Sources reconstruction at S2
For the sources reconstruction of the ERFs observed at S2, we used the Synthetic Aperture Magnetometry (SAM) methodology (CTF Systems, Inc., Vancouver, BC, Canada) because in this case, the MEG signals were more complex (multipeaked) and their scalp distribution was clearly multipolar. SAM is an adaptive spatial filtering algorithm or “beamformer.” The beamformer is a linear combination of the signals recorded on all sensors, optimized such that the signal estimated at a point is unattenuated while remote correlated interfering sources are suppressed. It links each voxel in the brain with the MEG sensors by constructing an optimum spatial filter for that location (Van Veen et al., 1997; Robinson and Vrba, 1999). This spatial filter is a set of weights and the source strength at the target location is computed as the weighted sum of all the MEG sensors. The algorithms of the SAM method are reported in (Hillebrand and Barnes, 2005). SAM examines the changes in signal power in a certain frequency band between two conditions for each volume element. We applied SAM to the 0.1–40 Hz frequency band to provide a statistical measure of the difference in the signal power of the two experimental conditions over the same time-window. We compared the two extreme reward probabilities at S2. That is, we focused on searching the sources showing a difference in power between P = 0.25 and P = 0.75 at S2 for rewarded trials (reflecting a prediction error). The time-window chosen for the analysis of the ERFs included the first ERF peak, in accordance with the significant effects observed on the sensors that is, from 0 to 300 ms. SAM analysis was applied on the whole brain volume with a 2.5 mm voxel resolution. The true t-test value was calculated at each voxel with a Jackknife approach. The Jackknife method enables accurate determination of trial-by-trial variability, while integrating the multiple covariance matrices over all but one trial. For each of these covariance matrices, SAM computes the source power on a voxel by voxel basis.

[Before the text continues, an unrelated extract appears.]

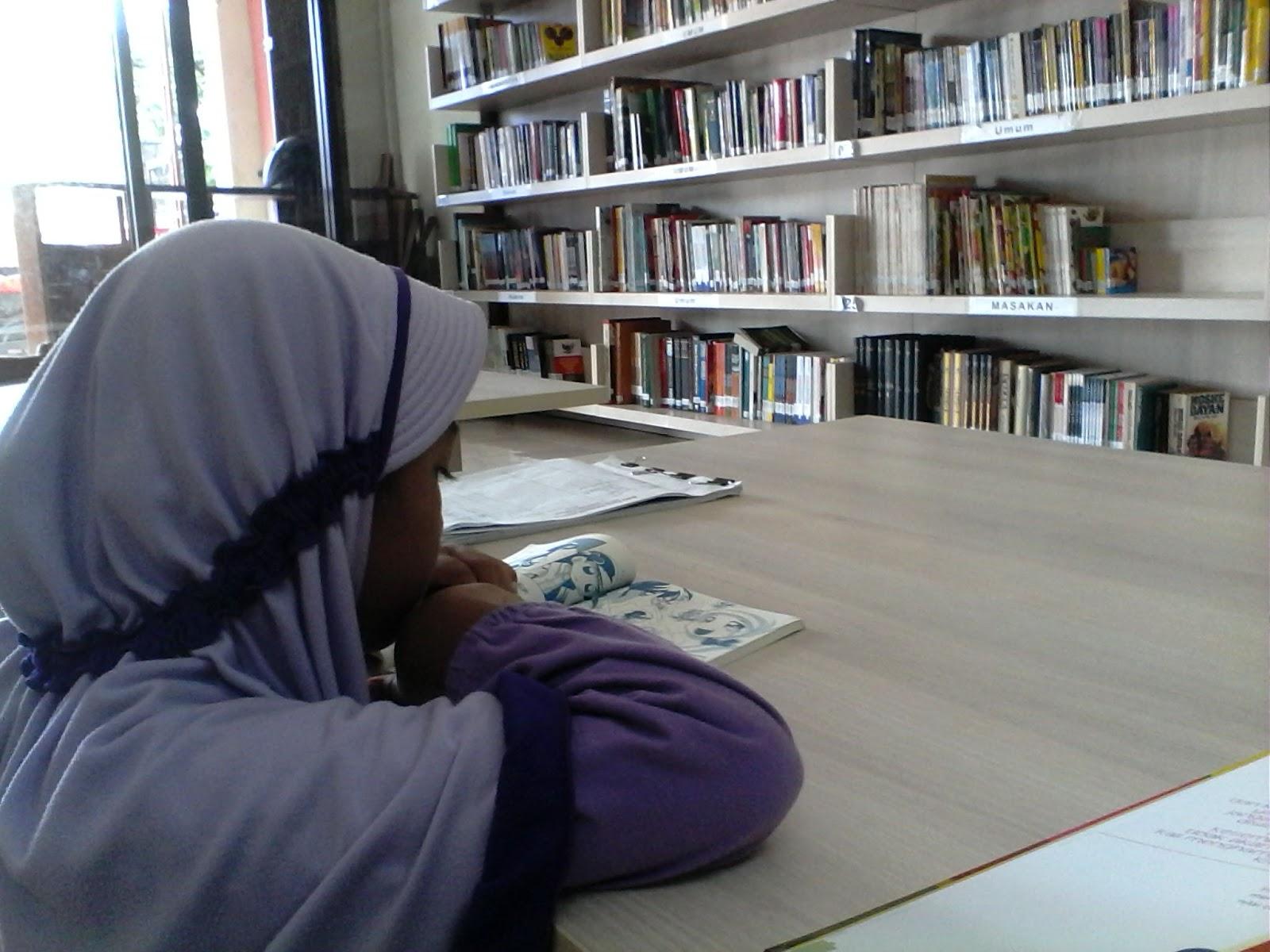 Syifa sedang asyik membaca buku di perpustakaan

These statistical SAM data were superimposed on individual MRI data of each subject and statistical parametric maps representing significant voxels as color volumes were generated in each subject. We then performed a co-registration of the individual subjects' statistical maps on a “mean” brain obtained from all subjects. At the individual level, p-values < 0.05 were considered as significant (i.e., t > 2, Jackknife test). At the group level, the anatomical source locations were reported (Tables 1, 2) and displayed (Figure 5) if at least half of the subjects reached a statistical significance of t > 2 (Jackknife test).

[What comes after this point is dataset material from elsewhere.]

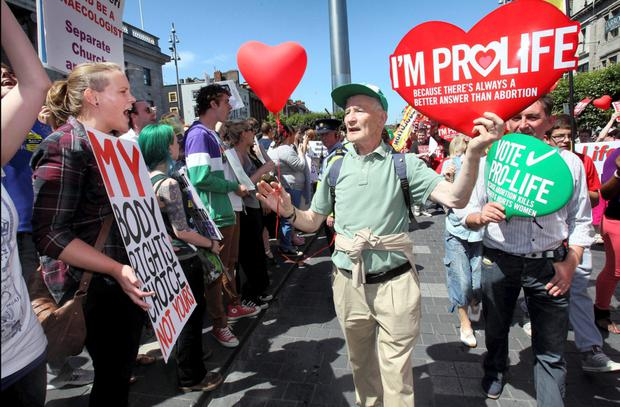Pro life marchers pass Pro Choice protestors on O'Connell Street (Stock Image)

Table 1. Sources localizations of the first individual dipoles found at S1 reported in Talairach space, and their corresponding ellipsoid of confidence volume (p ≥ 95%).
Estimation of reward probability
A multifactorial ANOVA performed on the percent of correct estimates of the probability of winning (low likelihood of winning for P0 and P0.25, high likelihood of winning for P0.75 and 50% of each alternative for P0.5) showed that both reward probability (P) and trial rank (R) influenced the percentage of correct estimations [FP(3, 1460) = 220.2, p < 0.0001; FR(19, 1460) = 16.7, p < 0.0001]. The trial rank at which learning occurred depended on reward probability [interaction between trial rank and probability: FR * P(57, 1460) = 6.9, p < 0.001]: that is, reward probability P0 reached the learning criterion (i.e., >80% correct estimations) after the 2nd trial, while the reward probabilities P0.25 and 0.75 reached the learning criterion after the 5th (respectively 84.9 and 80.7% correct estimations). The reward probability P0.5 reached the learning criterion after the 7th trial (estimations oscillating around 50% as “high” or “low” probability of winning) (Figure 2).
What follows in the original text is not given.